Ferrara and Srihari argue in this issue of
Psychiatric Services (
1) that women are disadvantaged relative to men in early intervention services for first-episode psychosis in the United States. According to a recent report, 23 is the mean age of participants in such services (
2), probably because many early intervention programs set an age limit on entry. Most patients in these intervention services are men (
2). It has been acknowledged that in many countries, current early intervention programs are gender and age inequitable (
3). Relatively few women receive these services, and those who do constitute an underserved minority, both with respect to the number of individuals receiving services and to their stage in life at which they receive services. For men, first episodes of psychosis occur predominantly among young individuals, whereas they can occur among women at all ages (
4). Whatever the precise diagnosis, the emergence of psychosis is brought to clinical attention earlier for men than for women, perhaps because men are more likely to abuse substances that precipitate or unmask psychotic symptoms or because police involvement and involuntary hospitalization are more prevalent among men (
4).
As a result of the young age of first-episode service participants, current mental health care programming primarily addresses the challenges of the early twenties, namely independence from parents, completion of education, vocational training, expansion of social networks, substance abuse prevention, and development of intimate relationships. Even if there are no age limits to service entry, the needs of older individuals, both men and women, remain relatively neglected (
3). Individuals who develop psychotic illness at older ages face problems with employment, finances, housing, marriage, pregnancy and postpartum challenges, worsening health, parenting dilemmas, the burden of care for aging parents, and bereavement—themes that lend themselves to therapy but do not, at present, form a regular part of first-episode psychosis programming.
This lack of programming for older adults is understandable. The emphasis on early intervention originated in the hope that “catching” (and halting) a disease in the young when it first begins, or even before it begins, prevents what used to be called “degeneration.” An associated premise has been that young brains are more resilient, more responsive to treatment, and more resistant to damage than older brains. For this reason, the focus has been on early, intensive treatment to remove symptoms, encourage healthy lifestyles, and model effective modes of thinking and communicating—essentially helping young people deal with the biopsychosocial challenges they most frequently encounter.
Ferrara and Srihari (
1) are absolutely right that the needs of women in first-episode services are, as a consequence, often not addressed. This is probably not because of gender but, rather, because, as a group, the women needing treatment for first-episode psychosis are no longer very young. The authors correctly note that referral for cancer screening, for instance, is generally not integrated into first-episode programming. Because the population admitted to first-episode psychosis services is relatively youthful, a focus on general health promotion and prevention is usually lacking (except for smoking cessation and addiction). Ferrara and Srihari are also right that domestic abuse and reproductive and parenting issues, all of which are of central importance to women, are not a focus of such programs, because most young participants are unpartnered. The authors identify a lack of focus on victimization in first-episode services. Victimization
is, in fact, addressed because the risk for becoming a victim of violent crime is reportedly three times higher for men with psychosis than for their female peers (
3).
Ferrara and Srihari (
1) correctly point out that men and women differ in adverse effects of antipsychotic medication and that this difference is often not considered in pharmacotherapy guidelines. They neglect to mention, however, that sexually dimorphic dosing strategies are also important to consider, with special attention to reproductive transitions in women (
5), and that these strategies, too, are missing from current guidelines.

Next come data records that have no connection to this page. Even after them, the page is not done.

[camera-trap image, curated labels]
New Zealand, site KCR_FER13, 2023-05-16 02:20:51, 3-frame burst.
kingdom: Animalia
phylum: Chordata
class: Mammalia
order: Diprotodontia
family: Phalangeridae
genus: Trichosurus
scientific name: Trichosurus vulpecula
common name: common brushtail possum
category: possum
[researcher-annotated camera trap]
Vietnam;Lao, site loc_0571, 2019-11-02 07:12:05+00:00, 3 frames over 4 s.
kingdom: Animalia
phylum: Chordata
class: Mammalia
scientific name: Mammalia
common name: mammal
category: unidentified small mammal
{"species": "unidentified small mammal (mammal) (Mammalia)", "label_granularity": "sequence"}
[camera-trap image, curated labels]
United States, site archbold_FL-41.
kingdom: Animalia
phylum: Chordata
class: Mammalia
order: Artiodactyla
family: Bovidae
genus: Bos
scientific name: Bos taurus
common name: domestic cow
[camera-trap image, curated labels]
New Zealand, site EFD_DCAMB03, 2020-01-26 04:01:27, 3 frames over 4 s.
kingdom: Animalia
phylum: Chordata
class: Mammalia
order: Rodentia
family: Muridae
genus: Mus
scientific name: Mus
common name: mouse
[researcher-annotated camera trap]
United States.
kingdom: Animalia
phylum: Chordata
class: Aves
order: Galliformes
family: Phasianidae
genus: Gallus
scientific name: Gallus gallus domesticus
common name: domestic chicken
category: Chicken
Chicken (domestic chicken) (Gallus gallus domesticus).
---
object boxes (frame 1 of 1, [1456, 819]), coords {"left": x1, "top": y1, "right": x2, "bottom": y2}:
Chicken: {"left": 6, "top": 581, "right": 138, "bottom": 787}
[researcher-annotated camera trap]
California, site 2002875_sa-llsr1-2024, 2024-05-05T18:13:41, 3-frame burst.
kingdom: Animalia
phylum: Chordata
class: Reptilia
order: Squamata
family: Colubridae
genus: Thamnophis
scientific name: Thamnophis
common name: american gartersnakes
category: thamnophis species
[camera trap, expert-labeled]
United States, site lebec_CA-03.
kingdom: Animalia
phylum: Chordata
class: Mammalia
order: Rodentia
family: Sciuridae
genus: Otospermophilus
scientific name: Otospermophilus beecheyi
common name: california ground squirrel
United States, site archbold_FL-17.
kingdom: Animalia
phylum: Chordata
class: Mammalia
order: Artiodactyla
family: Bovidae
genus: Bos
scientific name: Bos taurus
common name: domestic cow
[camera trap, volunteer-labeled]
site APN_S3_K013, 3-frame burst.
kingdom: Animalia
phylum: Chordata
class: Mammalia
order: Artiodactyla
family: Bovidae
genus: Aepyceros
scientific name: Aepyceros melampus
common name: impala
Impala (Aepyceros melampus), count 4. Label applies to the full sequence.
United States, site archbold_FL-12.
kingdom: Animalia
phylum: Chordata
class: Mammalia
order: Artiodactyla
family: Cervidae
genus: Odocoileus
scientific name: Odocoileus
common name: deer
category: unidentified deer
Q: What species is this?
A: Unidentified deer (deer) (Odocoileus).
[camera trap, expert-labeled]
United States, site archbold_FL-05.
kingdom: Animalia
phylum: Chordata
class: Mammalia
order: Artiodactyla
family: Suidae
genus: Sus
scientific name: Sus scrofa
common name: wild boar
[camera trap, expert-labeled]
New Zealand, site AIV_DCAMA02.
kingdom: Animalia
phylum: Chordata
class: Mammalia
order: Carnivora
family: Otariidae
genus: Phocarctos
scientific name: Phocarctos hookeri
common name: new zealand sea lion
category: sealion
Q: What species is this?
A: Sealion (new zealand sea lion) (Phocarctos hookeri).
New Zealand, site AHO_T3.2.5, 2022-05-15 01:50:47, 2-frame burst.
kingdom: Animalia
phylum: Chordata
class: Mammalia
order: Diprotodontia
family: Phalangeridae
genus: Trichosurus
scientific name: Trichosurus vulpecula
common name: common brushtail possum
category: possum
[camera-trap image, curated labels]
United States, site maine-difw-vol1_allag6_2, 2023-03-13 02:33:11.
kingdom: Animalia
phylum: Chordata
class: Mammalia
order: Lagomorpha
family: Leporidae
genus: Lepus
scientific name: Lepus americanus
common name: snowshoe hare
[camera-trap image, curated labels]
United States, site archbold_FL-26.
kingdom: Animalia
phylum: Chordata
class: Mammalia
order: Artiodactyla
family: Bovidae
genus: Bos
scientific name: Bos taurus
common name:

Importantly, what distinguishes women and men with psychosis is that women are much more frequently parents. These women may have children living at home, or they may be grieving for babies who have been aborted or adopted or are currently in foster care. The joys, responsibilities, and burdens of both child and elder care, which are all more prevalent among women than among men (
6), are unlikely to be a major focus of first-episode intervention programs that serve patients who are still in their early twenties.
Finally, the issue of mental illness stigma is a critical factor that differentiates men and women, perhaps especially in early adulthood. Young men whom the community perceives as suffering from psychosis are often feared and considered dangerous. Men with psychosis are more likely than their female counterparts to be distrusted and shunned by their community. Law enforcement is more often called when men behave unpredictably, and these men are more often subjected to police brutality. More frequently than women who show similarly agitated behavior, they are involuntarily admitted, placed in restraints, and maintained on long-acting injectable medication (
4). Men are more often homeless, friendless, isolated from family, and heavily addicted to street drugs. Women are stigmatized for other reasons, notably with respect to motherhood. Families and care providers often feel, justifiably or not, that women with a diagnosis of psychosis will not be good mothers and should not have children (
6). Another form of stigma, diagnostic overshadowing, that is, health providers’ attribution of all medical symptoms to psychosis, applies to men and women alike (
6).
In summary, Ferrara and Srihari (
1) rightly recommend that more attention be paid to gender in first-episode services. It is time to separately consider women and men who both have serious, but somewhat different, psychiatric needs throughout life.